X-ray diffraction patterns were measured with Bragg-Brentano geometry using Cu Kα radiation, in the 2θ 2–50° range. SEM and TEM images as well as EDAX analysis were recorded on a JSM 7500F electron microscope (JEOL, Tokyo, Japan) working in TEM mode.

3.3. Sorption Properties

Adsorption of nitrogen adsorption at 77 K was studied using a Nova 2000 series analyzer (Quantachrome, Boynton Beach, FL, USA). Before the adsorption experiments the samples were heated in vacuum at 300 °C for 20 h. The multipoint BET method was applied to calculate the total surface area, while discrimination between micro- and meso-porosity was done by the t-plot method. The external surface area (SE), internal surface area (Sμ), total pores volume (VT), and micropores volume (Vμ) were determined by applying the t-method micropore analysis according to De Boer [14], and SiO2 was used as a reference material.

3.4. MAS NMR Measurements

Solid-state magic-angle-spinning (MAS) NMR spectra were acquired using the Apollo console (Tecmag, Houston, TX, USA) at the magnetic field of 7.05 T produced by the 300 MHz superconducting magnet (Magnex, Oxford, UK). A Bruker HP-WB MAS probe with the 4 mm zirconia rotor was used to obtain 27Al MAS NMR spectra at the spinning speed of 8 kHz. For 27Al spectra, a single 2 μs rf excitation pulse corresponded to π/6 flipping angle in the liquid, and 2000 scans were acquired with 1 s delay. The single-pulse 27Al MAS NMR spectrum of zeolite Beta was measured on an Avance 500 MHz spectrometer (Bruker, Karlsruhe, Germany) operating at a magnetic field of 11.7 T, using zirconia rotor spun at 12 kHz, 0.2 µs (π/15) short pulses with a repetition time of 0.3 s, and 6144 accumulations. The frequency scale in ppm was referenced to 1 M aluminium nitrate solution.

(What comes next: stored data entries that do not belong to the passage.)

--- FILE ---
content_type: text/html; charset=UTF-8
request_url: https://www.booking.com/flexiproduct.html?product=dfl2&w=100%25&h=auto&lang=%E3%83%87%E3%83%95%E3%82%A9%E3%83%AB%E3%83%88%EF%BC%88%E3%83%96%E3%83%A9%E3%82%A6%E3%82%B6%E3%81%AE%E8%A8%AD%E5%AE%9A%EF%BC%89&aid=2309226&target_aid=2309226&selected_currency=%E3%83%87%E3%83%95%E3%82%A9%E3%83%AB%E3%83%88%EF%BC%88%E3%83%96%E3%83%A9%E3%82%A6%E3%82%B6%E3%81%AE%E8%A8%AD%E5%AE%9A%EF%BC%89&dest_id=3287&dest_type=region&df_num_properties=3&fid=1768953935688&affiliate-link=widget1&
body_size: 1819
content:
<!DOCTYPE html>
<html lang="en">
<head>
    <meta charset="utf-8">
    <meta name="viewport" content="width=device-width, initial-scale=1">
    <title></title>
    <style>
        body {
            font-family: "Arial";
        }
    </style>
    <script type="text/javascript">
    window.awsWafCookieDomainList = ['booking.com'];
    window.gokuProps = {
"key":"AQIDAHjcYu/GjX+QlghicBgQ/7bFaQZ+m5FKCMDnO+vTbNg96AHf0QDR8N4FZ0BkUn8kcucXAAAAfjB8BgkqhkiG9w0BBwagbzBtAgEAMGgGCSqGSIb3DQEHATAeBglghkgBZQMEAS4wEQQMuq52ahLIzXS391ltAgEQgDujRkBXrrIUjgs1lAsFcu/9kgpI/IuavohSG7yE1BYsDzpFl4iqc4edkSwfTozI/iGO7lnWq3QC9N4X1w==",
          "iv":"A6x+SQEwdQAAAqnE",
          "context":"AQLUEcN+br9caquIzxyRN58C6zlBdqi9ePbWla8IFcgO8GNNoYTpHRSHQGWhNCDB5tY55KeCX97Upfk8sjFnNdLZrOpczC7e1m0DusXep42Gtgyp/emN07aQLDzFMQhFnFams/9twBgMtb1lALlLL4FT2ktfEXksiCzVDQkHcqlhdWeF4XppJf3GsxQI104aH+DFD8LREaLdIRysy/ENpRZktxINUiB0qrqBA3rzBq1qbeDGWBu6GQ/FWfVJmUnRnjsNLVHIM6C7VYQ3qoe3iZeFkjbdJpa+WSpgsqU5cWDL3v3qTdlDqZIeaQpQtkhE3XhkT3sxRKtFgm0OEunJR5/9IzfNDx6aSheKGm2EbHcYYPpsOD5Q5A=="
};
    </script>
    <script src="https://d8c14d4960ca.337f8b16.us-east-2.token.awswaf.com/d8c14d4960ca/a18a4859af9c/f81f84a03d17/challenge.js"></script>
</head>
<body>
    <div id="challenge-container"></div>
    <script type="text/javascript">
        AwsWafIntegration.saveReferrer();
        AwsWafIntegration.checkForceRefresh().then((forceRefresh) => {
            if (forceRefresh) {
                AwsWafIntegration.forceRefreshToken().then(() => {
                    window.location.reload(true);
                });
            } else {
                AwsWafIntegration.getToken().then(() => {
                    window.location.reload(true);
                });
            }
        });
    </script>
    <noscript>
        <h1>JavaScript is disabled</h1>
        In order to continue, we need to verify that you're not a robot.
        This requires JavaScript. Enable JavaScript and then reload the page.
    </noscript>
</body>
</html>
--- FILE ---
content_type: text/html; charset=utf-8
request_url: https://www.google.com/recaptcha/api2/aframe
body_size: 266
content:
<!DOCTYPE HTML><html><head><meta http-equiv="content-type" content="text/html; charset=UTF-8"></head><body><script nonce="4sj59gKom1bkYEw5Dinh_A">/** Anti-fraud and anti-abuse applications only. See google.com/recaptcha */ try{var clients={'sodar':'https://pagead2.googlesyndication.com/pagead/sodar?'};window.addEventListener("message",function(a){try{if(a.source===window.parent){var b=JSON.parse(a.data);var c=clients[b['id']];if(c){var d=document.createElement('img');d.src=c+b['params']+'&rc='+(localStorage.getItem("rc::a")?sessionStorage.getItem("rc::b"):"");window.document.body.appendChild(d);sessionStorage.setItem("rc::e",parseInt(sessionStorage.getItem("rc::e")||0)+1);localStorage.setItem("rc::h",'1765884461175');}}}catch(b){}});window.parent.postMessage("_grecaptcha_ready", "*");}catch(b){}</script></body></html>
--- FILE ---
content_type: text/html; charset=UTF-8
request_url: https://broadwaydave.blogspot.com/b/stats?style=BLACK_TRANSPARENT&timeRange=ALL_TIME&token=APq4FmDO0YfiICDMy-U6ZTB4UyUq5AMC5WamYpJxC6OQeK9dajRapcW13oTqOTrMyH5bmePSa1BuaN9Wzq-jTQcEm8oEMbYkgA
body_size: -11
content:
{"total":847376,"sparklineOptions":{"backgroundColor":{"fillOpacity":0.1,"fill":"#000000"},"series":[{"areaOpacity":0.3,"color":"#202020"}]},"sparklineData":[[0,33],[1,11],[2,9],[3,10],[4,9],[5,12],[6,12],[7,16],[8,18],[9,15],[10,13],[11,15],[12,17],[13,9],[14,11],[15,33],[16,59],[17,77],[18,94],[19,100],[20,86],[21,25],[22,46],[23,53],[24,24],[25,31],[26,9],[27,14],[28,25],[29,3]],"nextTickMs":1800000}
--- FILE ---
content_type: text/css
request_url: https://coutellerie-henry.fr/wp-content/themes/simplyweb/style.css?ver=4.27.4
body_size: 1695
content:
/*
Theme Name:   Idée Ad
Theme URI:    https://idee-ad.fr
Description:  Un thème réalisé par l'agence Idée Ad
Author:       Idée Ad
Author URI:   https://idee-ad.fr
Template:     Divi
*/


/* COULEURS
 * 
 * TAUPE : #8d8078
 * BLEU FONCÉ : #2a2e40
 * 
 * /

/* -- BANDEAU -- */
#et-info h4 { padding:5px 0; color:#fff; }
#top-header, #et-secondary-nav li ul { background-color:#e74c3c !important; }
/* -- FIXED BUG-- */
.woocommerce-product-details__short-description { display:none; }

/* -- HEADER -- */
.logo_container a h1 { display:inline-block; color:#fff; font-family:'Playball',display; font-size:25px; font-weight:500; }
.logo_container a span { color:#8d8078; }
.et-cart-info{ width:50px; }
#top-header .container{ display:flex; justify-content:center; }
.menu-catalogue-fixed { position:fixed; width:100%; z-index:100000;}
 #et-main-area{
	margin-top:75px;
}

3.5. Synthesis of Perfluoroalkylglucosides

Glucose (9 g, 0.05 mol), 1-octafluoropentanol (116 g, 0.5 mol) and a catalyst (3.6 g) were placed in a glass reactor. The mixture was stirred for 5 h at 100 °C under 200 Torr pressure. The unreacted glucose and the catalyst were separated by filtration, and the reaction products were obtained as a solution in fluoroalcohol. The alcohol was distilled off under reduced pressure on a rotary evaporator. Then 100 mL of water was added to the concentrated products and the remaining fluoroalcohol was removed as an azeotrope. In this way, the water solution of glucoside (containing 20% of non-volatile residue) was prepared. Next, the products were dried to give a pale-green viscous oil and analyzed by the GC/MS method. Analysis was performed using a HP 6890 series GC system (Hewlett-Packard, Palo Alto, CA, USA) equipped with a MSD detector (HP 5973 Network). A 30 m capillary column with 0.2 mm diameter, modified with HP-5M methylphenylsilicone, was used for separation of the reaction products.

4. Conclusions

We have demonstrated that glycosidation using the Fischer reaction may be readily accomplished over a variety of zeolite catalysts containing acid sites. Thus, hydrogen forms of four different zeolites—ZSM-5, ZSM-12, MCM-22 and Beta—were used for this purpose. Among the zeolite samples studied, the best performance in terms of conversion (30%) was obtained over zeolite Beta. The activity of zeolite Beta was comparable with that of some non-zeolitic catalysts, the ion-exchange resin Purolite and the KSF type montmorillonite.

The Fischer reaction was studied using as substrates glucose and 1-octafluoropentanol. The corresponding perfluoroalkylglucosides were prepared for the first time. Such novel compounds might broaden the known class of fluorine-containing surfactants and could be of interest in future applications.